Adding other attributes to geospatial data provides even more context and opens up more avenues for analysis. For example, adding a time component allows for monitoring dynamic objects and events, such as how close a delivery truck is to reaching its drop-off destination or if/when a severe storm over the ocean is likely to make landfall. Possibilities like these are also part of what makes geospatial data unique. 

Examples of geospatial data include weather maps, real estate listings, contacts list, traffic and accident data, and other points of interest. This information has a geographic component that can tie it to an address or relative location. 

Importance of Geospatial Data for Decision-Making

So why is geospatial data important? It adds spatial context to information. Connecting data to specific places and times in the physical world makes it easier to conceptualize. Patterns such as shopping habits, migrations, severe weather, and road traffic are much more apparent if they're mapped to a representation of what the world looks like, as opposed to just being numbers in a table.

The ability to recognize more of these patterns faster is what is giving organizations that use geospatial data a competitive advantage. Here are the Top 5 Uses of Geospatial Data:

  • Mapping: Geospatial data is used to create maps that provide visual insights into the data.
  • Site Selection: Geospatial data is used to identify the best locations for new businesses or facilities.
  • Urban Planning: Geospatial data is used to plan and manage cities and towns.
  • Network Planning: Geospatial data is used to plan and optimize transportation networks.
  • Investment Research: Geospatial data is used to identify investment opportunities and trends in real estate, retail, and other industries. 

Benefits of Geospatial Data Analytics

Geospatial big data analytics makes trends regarding space and time more visually apparent than they would be in a massive raw data set. This, in turn, offers many advantages over analyzing datasets without this type of context. To illustrate, here are four benefits of using geospatial data in analytics:

  1. Identifying spatial patterns and trends: Some relationships and connections cannot be understood without factoring in "where" (or "when") they are occurring.
  2. Segmentation: When location is added as an analysis component, you can begin to segment and filter based on geography, making your entire analysis more detailed.
  3. Accurate predictions lead to better decision-making: When you study a phenomenon over time in a particular location, you understand better why it happens and where and when it does. This helps you better predict what will happen and when and where it will happen. Then, you can plan out how you might react to (or even influence) these events.
  4. Real-time tracking and monitoring: Geospatial data can be updated in real-time, allowing more accurate tracking and monitoring of events and objects. For example, tracking the location and movement of a fleet of delivery trucks can help optimize routes and improve delivery times. 
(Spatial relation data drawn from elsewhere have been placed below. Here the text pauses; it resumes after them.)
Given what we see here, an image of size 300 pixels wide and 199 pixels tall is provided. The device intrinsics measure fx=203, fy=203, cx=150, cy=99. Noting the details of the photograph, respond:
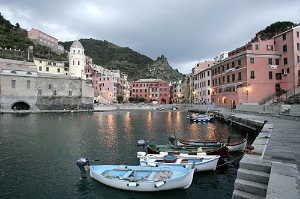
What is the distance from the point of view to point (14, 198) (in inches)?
383

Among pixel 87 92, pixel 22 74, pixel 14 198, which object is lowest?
pixel 14 198

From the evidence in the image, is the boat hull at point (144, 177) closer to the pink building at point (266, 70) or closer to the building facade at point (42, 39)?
the pink building at point (266, 70)

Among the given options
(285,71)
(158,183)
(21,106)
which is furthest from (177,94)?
(158,183)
Geospatial data is an essential tool for decision-making in many industries. Its ability to provide spatial and temporal context to data makes it easier to identify patterns and make predictions.  

CrateDB is an open-source, high-speed, multi-model database that is ideal for being used as a geospatial database.
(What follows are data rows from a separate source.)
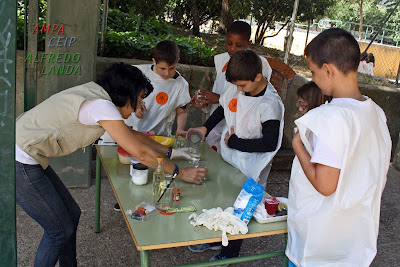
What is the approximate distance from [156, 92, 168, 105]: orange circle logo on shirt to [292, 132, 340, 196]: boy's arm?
190 centimetres

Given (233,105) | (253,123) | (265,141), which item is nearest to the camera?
(265,141)

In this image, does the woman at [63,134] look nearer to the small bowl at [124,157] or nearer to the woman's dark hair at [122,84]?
the woman's dark hair at [122,84]

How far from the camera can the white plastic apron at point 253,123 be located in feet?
9.21

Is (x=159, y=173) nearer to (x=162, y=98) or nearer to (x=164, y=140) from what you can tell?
(x=164, y=140)

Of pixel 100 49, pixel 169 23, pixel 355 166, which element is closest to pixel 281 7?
pixel 169 23

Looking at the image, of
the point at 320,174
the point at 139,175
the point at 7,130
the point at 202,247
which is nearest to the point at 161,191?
the point at 139,175

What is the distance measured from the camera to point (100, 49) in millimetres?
4941

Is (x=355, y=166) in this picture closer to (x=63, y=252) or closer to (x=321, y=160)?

With CrateDB's geospatial functions, it is easy to address different use cases. For instance, you can find the number of records within a particular area using the “within” function, locate the closest record with the distance function, and determine whether two areas overlap using the “within” and “intersects” functions. CrateDB supports versatile geospatial data types, including Array format and WKT format for geopoint data and GeoJSON format and WKT Formats for more complex geospatial shapes.